MIT’s Polina Anikeeva, the AMAX Assistant Professor in Materials Science and Engineering, in the MIT lab where her group studies magnetic nanoparticles for non-invasive neural stimulation. (Photo: Denis Paiste/Materials Processing Center)

Last week, MIT Technology Review unveiled the 2015 edition of their annual 35 Innovators Under 35 series. This group is making their mark in key emerging technologies, working as inventors, entrepreneurs, visionaries, humanitarians, and pioneers.

Two of these young innovators have also published courses on OCW.

Polina Anikeeva, an Assistant Professor in MIT’s Department of Materials Science and Engineering, is pioneering new ways to record and stimulate brain activity. Her lab is developing new optoelectronic and non-invasive magnetic neural probes. OCW has her undergraduate course Electronic, Optical and Magnetic Properties of Materialswhich explores “how electronic, optical and magnetic properties of materials originate from their electronic and molecular structure and how these properties can be designed for particular applications.”

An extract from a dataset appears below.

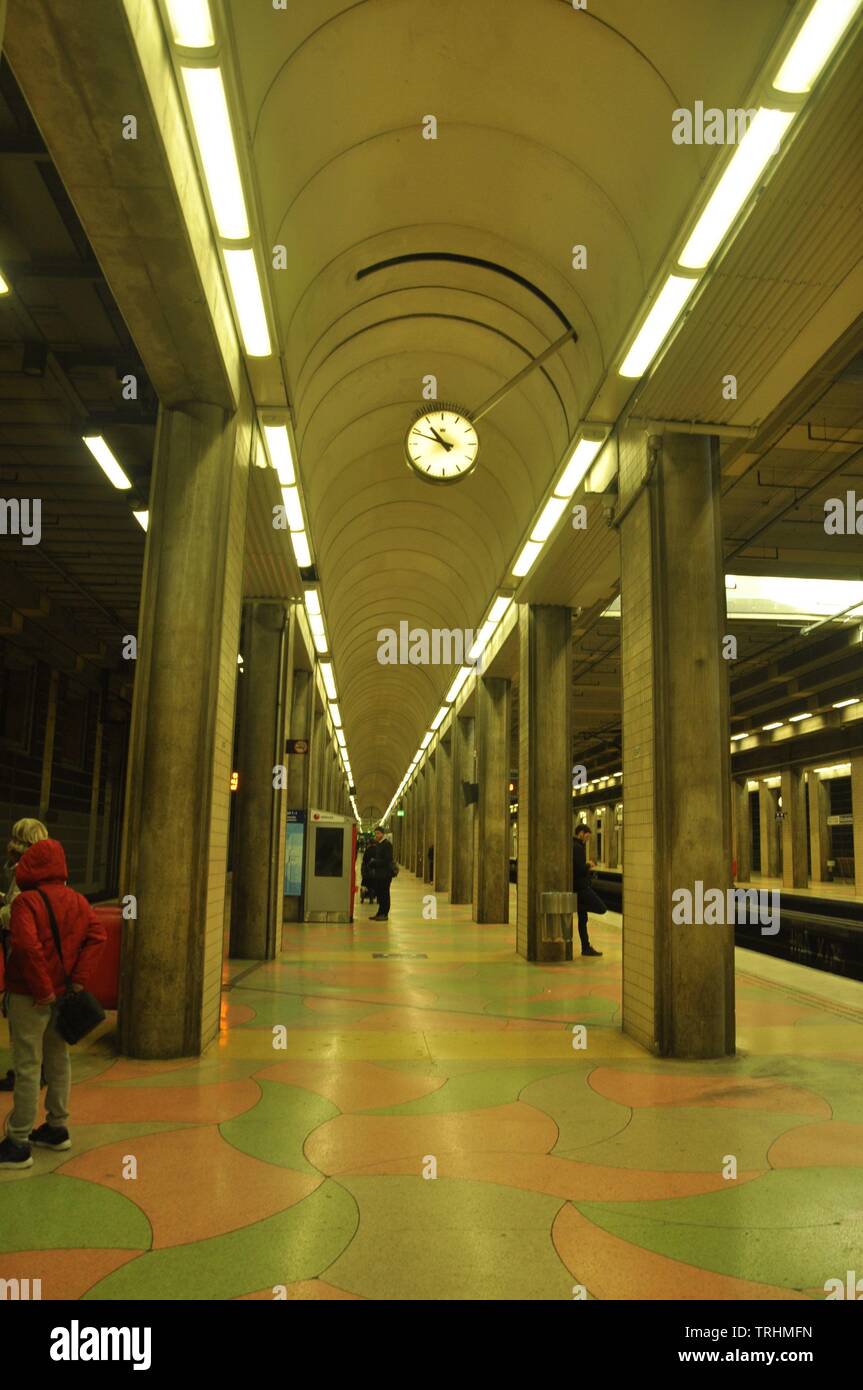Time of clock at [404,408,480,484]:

Michelle O’Malley is a leading researcher of anaerobic microbes, a class of single-cell organisms that could improve chemical manufacturing processes ranging from pharmaceuticals to biofuels. OCW has her advanced undergraduate Biology seminar, Fueling Sustainability: Engineering Microbial Systems for Biofuel Production, which she taught in 2011 while working at MIT as a Biology postdoc.